▶ [Directive]
Rewrite the listing from the line that has "How great is" through the line that has "the front tire, the", changing "camera" to "viewer" and keeping everything else as it is. Give only those lines.

▶ [Records of spatial reasoning questions]
(begin)

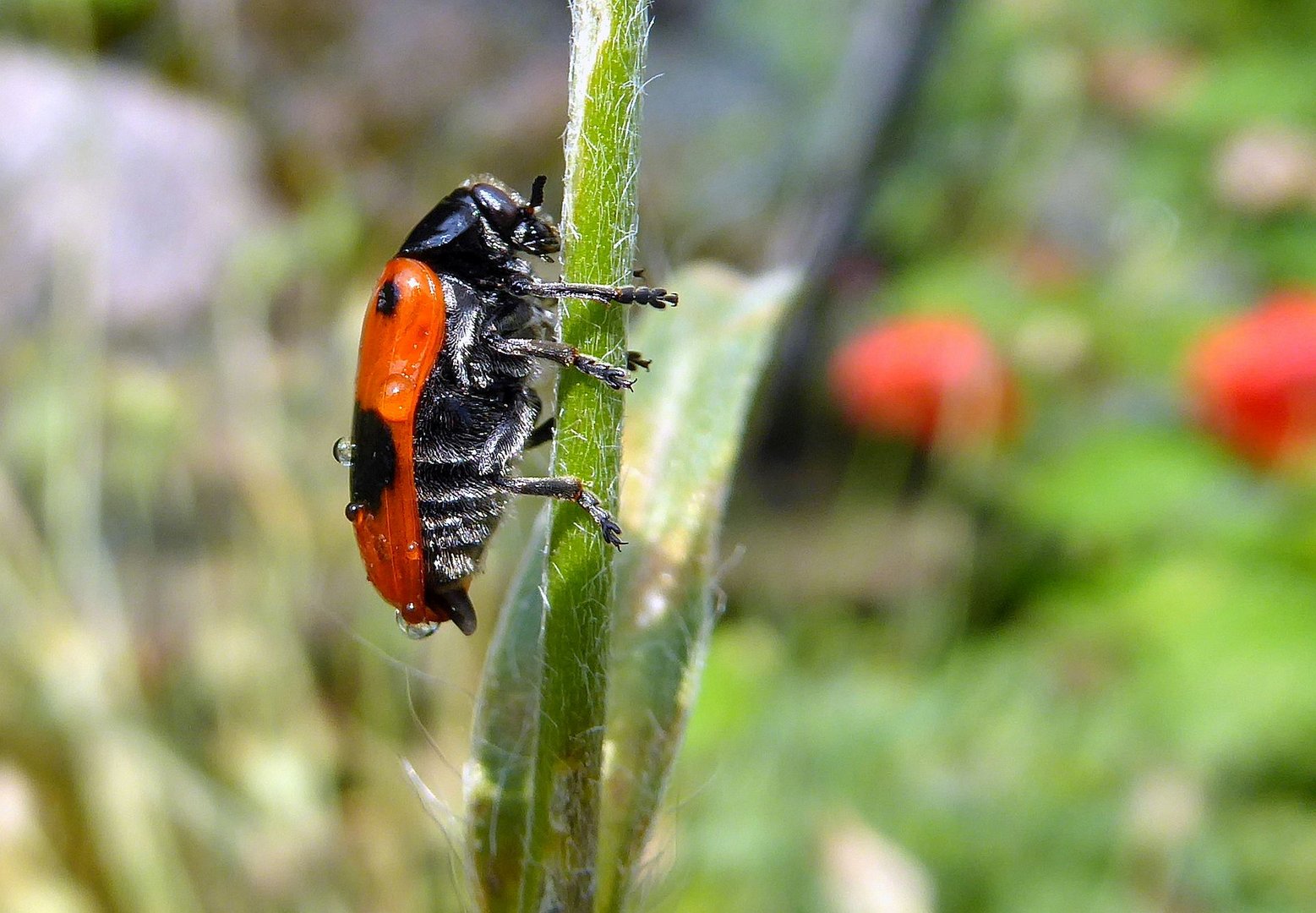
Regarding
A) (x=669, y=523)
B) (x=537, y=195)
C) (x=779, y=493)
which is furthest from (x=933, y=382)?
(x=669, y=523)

(end)
(begin)

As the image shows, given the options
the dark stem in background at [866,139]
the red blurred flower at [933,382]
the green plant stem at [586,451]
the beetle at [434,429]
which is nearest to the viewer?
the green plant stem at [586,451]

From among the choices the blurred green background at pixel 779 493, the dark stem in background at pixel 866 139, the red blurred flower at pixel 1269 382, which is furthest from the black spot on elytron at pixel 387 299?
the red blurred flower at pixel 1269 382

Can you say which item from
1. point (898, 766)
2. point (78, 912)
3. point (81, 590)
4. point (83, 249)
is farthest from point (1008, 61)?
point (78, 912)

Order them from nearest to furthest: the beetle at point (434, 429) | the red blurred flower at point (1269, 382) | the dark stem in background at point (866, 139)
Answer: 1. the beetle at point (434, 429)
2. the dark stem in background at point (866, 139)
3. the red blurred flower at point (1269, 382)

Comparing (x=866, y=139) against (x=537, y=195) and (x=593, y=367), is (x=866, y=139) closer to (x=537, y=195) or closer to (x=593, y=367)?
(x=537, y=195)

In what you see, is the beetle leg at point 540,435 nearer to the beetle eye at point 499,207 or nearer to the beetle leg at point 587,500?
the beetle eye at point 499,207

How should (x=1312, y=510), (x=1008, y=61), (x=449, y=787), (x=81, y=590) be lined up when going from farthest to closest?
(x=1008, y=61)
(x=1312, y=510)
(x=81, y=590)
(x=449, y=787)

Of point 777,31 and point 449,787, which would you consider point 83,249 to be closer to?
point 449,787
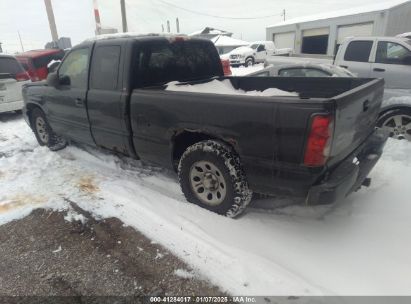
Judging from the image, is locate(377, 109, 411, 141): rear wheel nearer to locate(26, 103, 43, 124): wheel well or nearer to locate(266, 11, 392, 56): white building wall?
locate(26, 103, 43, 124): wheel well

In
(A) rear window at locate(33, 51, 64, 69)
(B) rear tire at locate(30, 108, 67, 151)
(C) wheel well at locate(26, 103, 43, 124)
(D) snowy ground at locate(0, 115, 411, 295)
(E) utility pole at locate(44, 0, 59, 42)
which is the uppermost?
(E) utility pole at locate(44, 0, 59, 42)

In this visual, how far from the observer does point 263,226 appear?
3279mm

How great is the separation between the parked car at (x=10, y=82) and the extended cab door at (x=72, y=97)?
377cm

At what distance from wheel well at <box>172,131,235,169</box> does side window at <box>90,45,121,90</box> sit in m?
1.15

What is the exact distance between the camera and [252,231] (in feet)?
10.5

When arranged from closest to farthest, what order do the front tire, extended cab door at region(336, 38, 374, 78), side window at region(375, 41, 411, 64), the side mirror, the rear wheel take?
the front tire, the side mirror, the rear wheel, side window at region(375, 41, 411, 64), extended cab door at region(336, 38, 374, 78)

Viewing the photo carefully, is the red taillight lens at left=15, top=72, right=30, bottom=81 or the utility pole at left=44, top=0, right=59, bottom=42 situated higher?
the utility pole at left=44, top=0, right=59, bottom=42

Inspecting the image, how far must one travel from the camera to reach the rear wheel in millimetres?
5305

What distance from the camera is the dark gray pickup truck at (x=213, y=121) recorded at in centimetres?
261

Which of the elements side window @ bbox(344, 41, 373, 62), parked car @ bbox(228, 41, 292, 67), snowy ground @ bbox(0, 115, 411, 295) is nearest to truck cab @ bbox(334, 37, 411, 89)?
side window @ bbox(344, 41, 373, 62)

(end)

▶ [Result]
How great is the separation between the parked car at (x=10, y=82) and the extended cab door at (x=72, y=97)?
377cm

At what distance from wheel well at <box>172,131,235,169</box> does side window at <box>90,45,121,90</box> sit in m?
1.15

What is the exact distance between the viewer and [252,231] (in feet)?
10.5

When arranged from closest to farthest, what order do the front tire, extended cab door at region(336, 38, 374, 78), side window at region(375, 41, 411, 64), the side mirror, the rear wheel take?
the front tire, the side mirror, the rear wheel, side window at region(375, 41, 411, 64), extended cab door at region(336, 38, 374, 78)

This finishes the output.